GPS tech market is $100bn but it may not have been possible without Gladys Mae West

BY Preta Peace Namasaba January 10, 2023 1:18 PM EDT
Gladys Mae West
Gladys Mae West's contributions to the development of the GPS as we know it are being increasingly recognized. Photo Credit: NASA

There are very few modern inventions that are taken for granted like the global positioning system (GPS). The apps on your phone absolutely depend on it and you are most likely living a lot of your life with your smartphone.

Although it was developed as part of public service by US military scientists, the GPS tech market today is valued at nearly $100 billion by private investors and this figure may even quadruple by 2030.

Despite these mammoth facts about the technology, it was only until recently that the world got to know of the pioneering role Dr. Gladys Mae West played in the development of the GPS. But the story of her genius contribution may also have been taken for granted were it not for a short autobiography note sent to a sorority function.

The note revealed that her mathematical model laid the foundation for what would become the GPS orbit. The indispensability of her work makes better sense when it is explained that Dr. West plotted the path on which the GPS satellite travels.

“I just thought it was my work, and we’d never talk to our friends about work. I just never thought about it. I didn’t brag about what I was working on. But to see other people so excited about it, that was amazing,” Dr. West would tell The Guardian decades later.

West was born in 1930 in rural Virginia. Her family owned a small farm and she worked with them on the fields. But West had big dreams, although she respected the labor on which she brought up, she did not envisage herself picking tobacco, corn or cotton or working at the nearby factory. As she got more education, she realized that schooling was a way to get out of what seemed inevitable. West and her family tried to save money for college but it was a futile attempt.

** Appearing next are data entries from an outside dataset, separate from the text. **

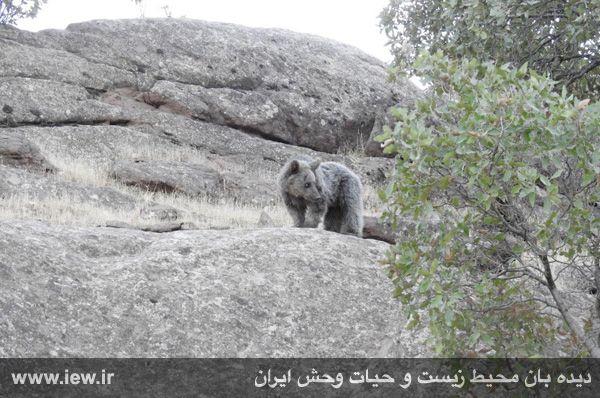 [تصویر:  960721_khers-eslamabad-7.jpg]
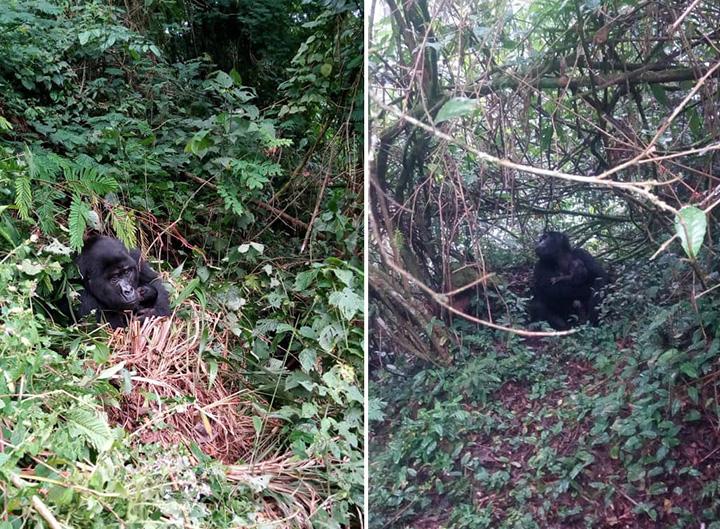 gorilla baby boom uganda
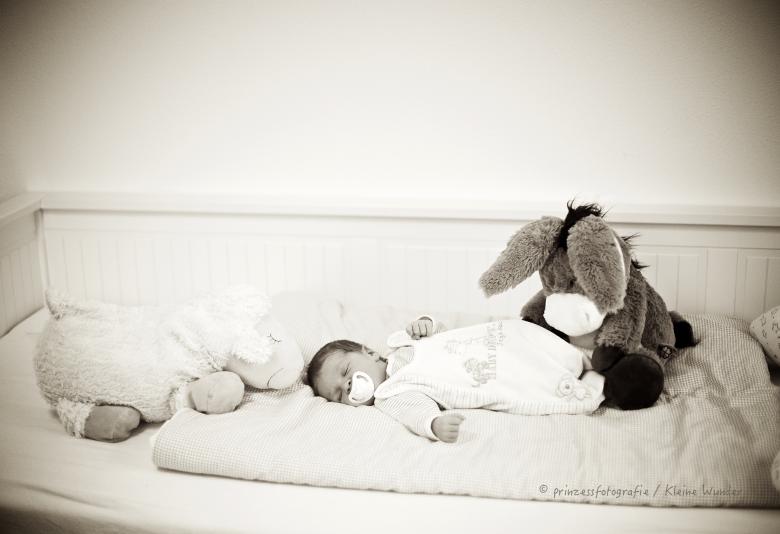 Babyfotos 27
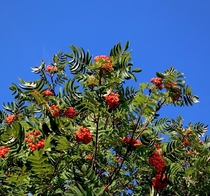 Rowan Mountain Ash in all its glory against the bluest of blue skies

A state college scholarship awarded to the two top students opened the way for tertiary education. West graduated first in her high school class and received the scholarship to attend Virginia State College. She majored in mathematics and was one of the few women in a class dominated by men. With the help of her math teacher, West was offered a part-time job babysitting to earn money for room and board.

She went on to work as a teacher after graduation. West saved money for graduate school and returned to the university for a master’s in mathematics. She worked as teacher for a while following her graduate degree. In 1956, she was offered a job at the Naval Surface Warfare Center where she programmed and coded computers. She was one of four Black employees and the second black woman to be hired to work as a programmer at the base.

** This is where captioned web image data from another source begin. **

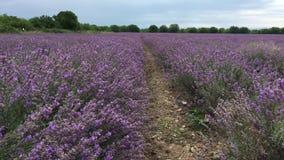 Ένας μεγάλος τομέας lavender απόθεμα βίντεο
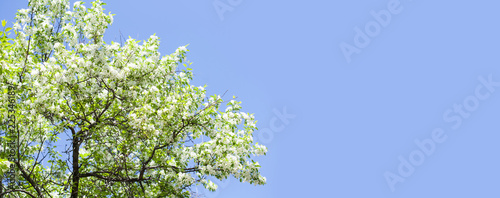 Fotobehang Bomen Beautiful floral spring time background. Blossoming white petals tree branch. blue sky background, copy space. Shallow depth of field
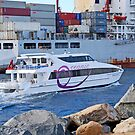 The Rottnest Ferry by robert murray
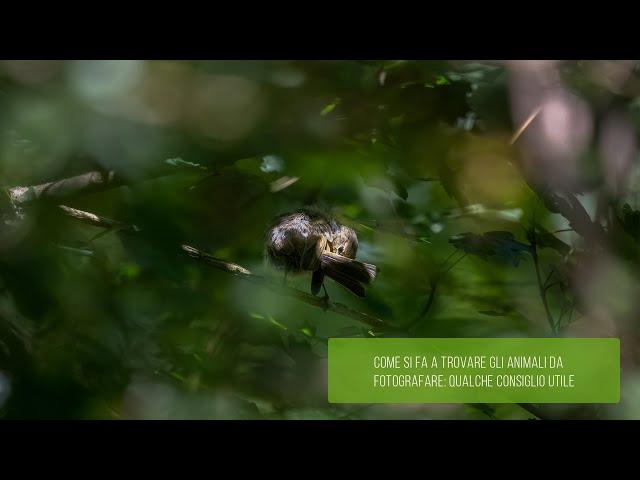 Come si fa a trovare gli animali da fotografare: qualche consiglio utile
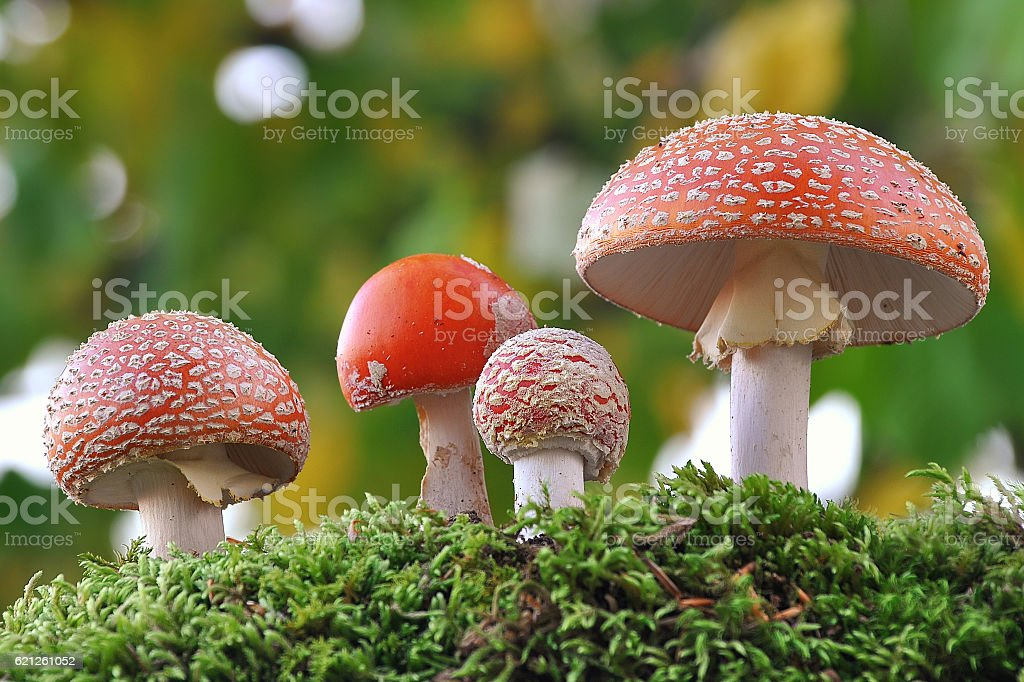 Amanita muscaria family stock photo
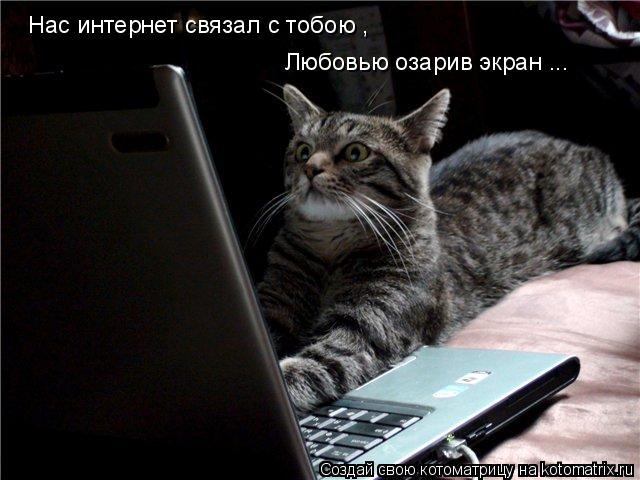 Котоматрица: Нас интернет связал с тобою , Любовью озарив экран ...
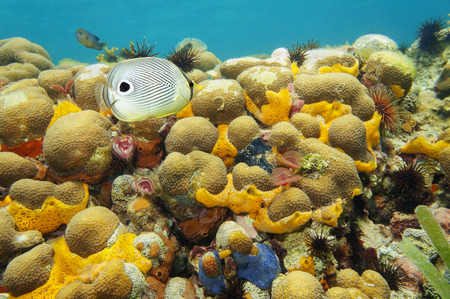 colorful coral reef under water with sea sponge, fan worm, urchin and a foureye butterflyfish, Caribbean photo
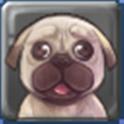 애견 정보 icon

At the base, West was tasked with collecting and processing data from satellites which would help ascertain their exact location. She worked alongside the programmers to develop the functions needed by the computers and analyzed the results. She also took part in an award-winning study that proved “the regularity of Pluto’s motion relative to Neptune” in the 1960s. This information was vital in the development of GPS.

West became the project manager for the Seasat radar altimetry project, the first satellite able to monitor the oceans. She programmed an IBM 7030 Stretch computer, which was incredibly fast and could provide calculations for an accurate geodetic Earth model. It was this mathematical model that laid the foundation for what would become the GPS developed by the United States government.

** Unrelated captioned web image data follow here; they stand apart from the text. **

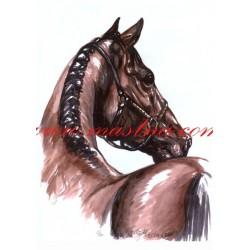 Obraz kůň, koně, akvarel - tisk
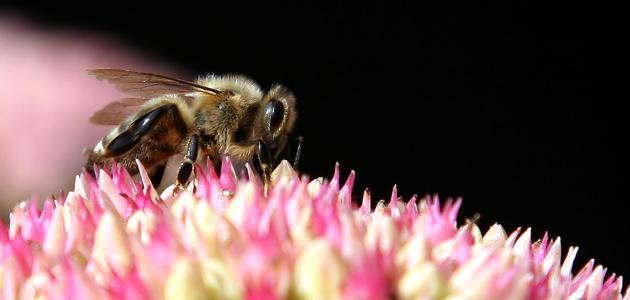 ما وظيفة ملكة النحل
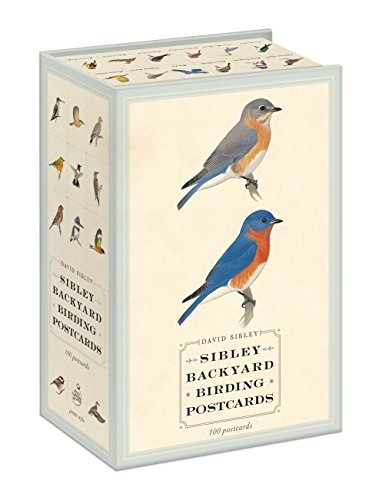 Sibley Backyard Birding Postcards: 100 Postcards (Sibley Birds)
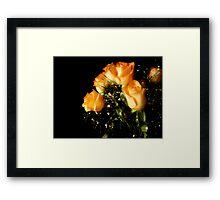 Peach Top Framed Print
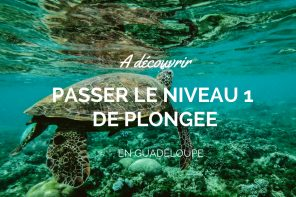 plonger-réserve-Cousteau-en-Guadeloupe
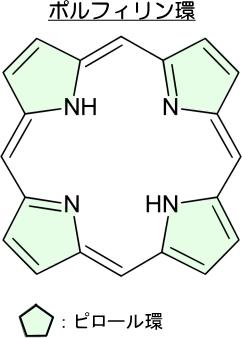 ポルフィリン環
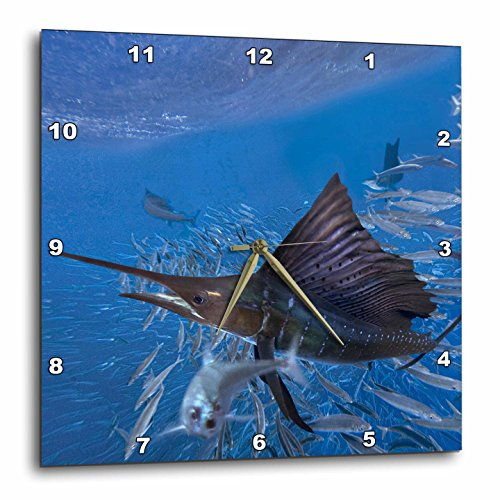 3dRose Indopacific Sailfish Attacking Sardines, Isla Mujeres, Mexico Wall Clock, 10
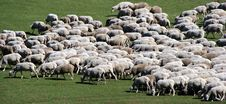 Free Herd Of Sheep On Green Meadow 5 Royalty Free Stock Photo - 7875485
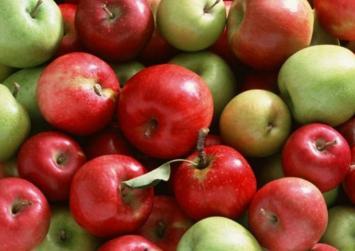Η 4η γιορτή μήλου στον Κρουσώνα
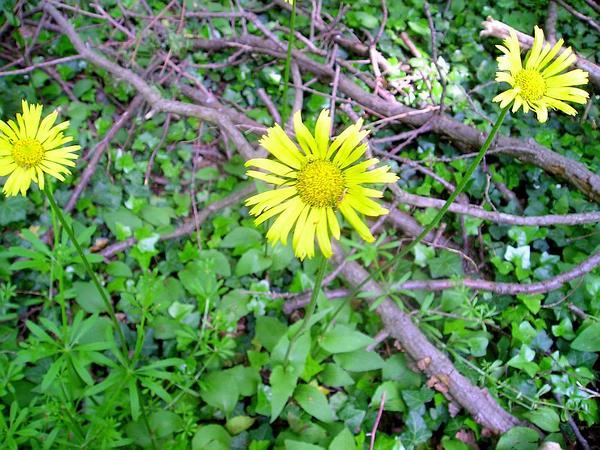 Plantain False Leopardbane (Doronicum Plantagineum) https://www.sagebud.com/plantain-false-leopardbane-doronicum-plantagineum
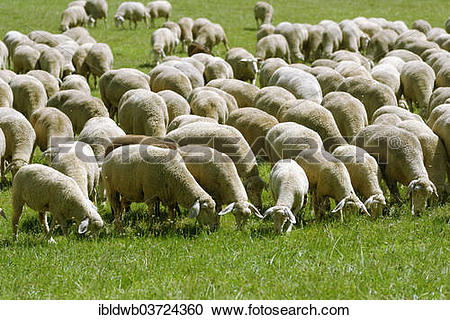 "Stock Photography of ""Flock of sheep, Altmuehltal lamb experience."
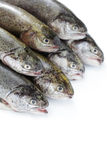 Rainbow trout. Fresh rainbow trouts on white background - food and drink stock photography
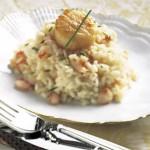 Seared Scallops On Shrimp And Truffle Risotto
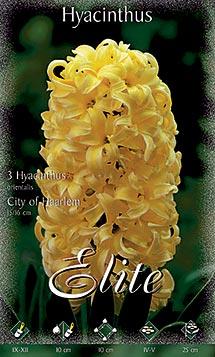 Érdekes (sötét-barack, bézs) színű jácint virág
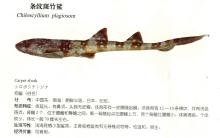 条纹斑竹鲨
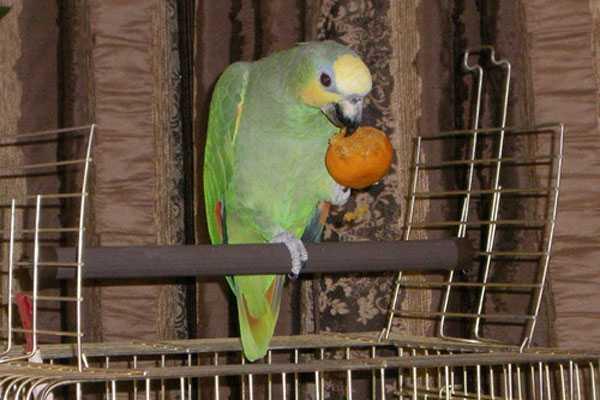 попугай венесуэльский гуляет вне клетки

Today, global navigation systems have been developed by the Russians, the Chinese and a combined effort by European states. But Dr. West’s work was foundational in 1978.

Until recently, West’s tremendous contribution to the development of GPS technology wasn’t broadly known. But when she had to pass on word to her university sorority, Alpha Kappa Alpha, for an alumni function, she publicized for the first time the monumental place she occupies in the annals of human history.

For only Americans, there are more than 900 million GPS receivers used in phones, car navigation systems, commercial trucks and buses, and railroad operations. That is about three GPS receivers per a United States inhabitant. Planes, ships and drones rely on the technology too.

The GPS is the science of digital cartography. We need it for the everyday small things to the less often big things. One can be forgiven if they feel that the real value of the technology exceeds what investors say.

In 1998, West retired from a career spanning over 40 years. She embarked on pursuit of a PhD but unfortunately suffered a stroke that affected her hearing, vision, balance and mobility. She built up the resolve to continue with her education and earned her PhD in public administration and policy affairs in 2000 aged 70 years.

“[I always thought] that I had to be the best that I could be. Always doing things just right, to set an example for other people who were coming behind me, especially women. I strived hard to be tough and hang in there the best I could,” she told the BBC

The best she could give was more than enough in terms of a single person’s contribution to modern technological innovation. Even she would not have thought she was going to impact lives on this tremendous scale.